Subsection 2.1 Definition of a linear transformation

A function \(L\colon \R^n\to \R^m\) is called a linear transformation (or a linear mapping, or simply a linear map) if
  1. \(L(\mathbf{x}+\mathbf{y}) = L(\mathbf{x}) + L(\mathbf{y})\text{,}\) and
  2. \(\displaystyle L(\alpha\mathbf{x}) = \alpha L(\mathbf{x})\)
for all vectors \(\mathbf{x},\mathbf{y}\) in \(\R^n\) and real numbers \(\alpha\text{.}\) Properties (i) and (ii) are called linearity properties. We say that \(L\) preserves or respects vector operations of addition and scaling. Instead of \(L(\mathbf{x})\text{,}\) it is common practice to omit the parentheses and write \(L\mathbf{x}\) when \(L\) is a linear transformation. For the case when \(m=n\text{,}\) a linear transformation \(L\colon \R^n\to \R^n\) is also called a linear operator on \(\R^n\text{.}\)

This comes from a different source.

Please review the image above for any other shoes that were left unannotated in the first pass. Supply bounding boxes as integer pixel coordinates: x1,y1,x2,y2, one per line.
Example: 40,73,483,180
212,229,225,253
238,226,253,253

Subsection 2.2 Why linear maps are easy to compute

Given a vector \(\mathbf{x}=(x_1,\ldots,x_n)\) and a linear map \(L\colon \R^n\to\R^m\text{,}\) we have
\begin{align} L\mathbf{x} \amp = L\left(\sum_{j=1}^n x_j\mathbf{e}_j\right)\tag{2.1}\\ \amp = \sum_{j=1}^n L(x_j\mathbf{e}_j)\tag{2.2}\\ \amp = \sum_{j=1}^n x_j L\mathbf{e}_j\tag{2.3} \end{align}
A consequence of equation
\begin{equation} L\mathbf{x} = \sum_j x_j L\mathbf{e}_j\tag{2.4} \end{equation}
is that a linear map is determined by its values on the standard basis vectors \(\mathbf{e}_1, \mathbf{e}_2,\ldots,\mathbf{e}_n\text{.}\) In words, the value of \(L\) on the vector \(\mathbf{x}\) is a linear combination of the vectors \(L\mathbf{e}_j\text{,}\) with the coefficient \(x_j\) for the vector \(L\mathbf{e}_j\text{.}\) Given the vectors \(L\mathbf{e}_j\text{,}\) computing the value of a linear map requires only scalar multiplication and vector addition.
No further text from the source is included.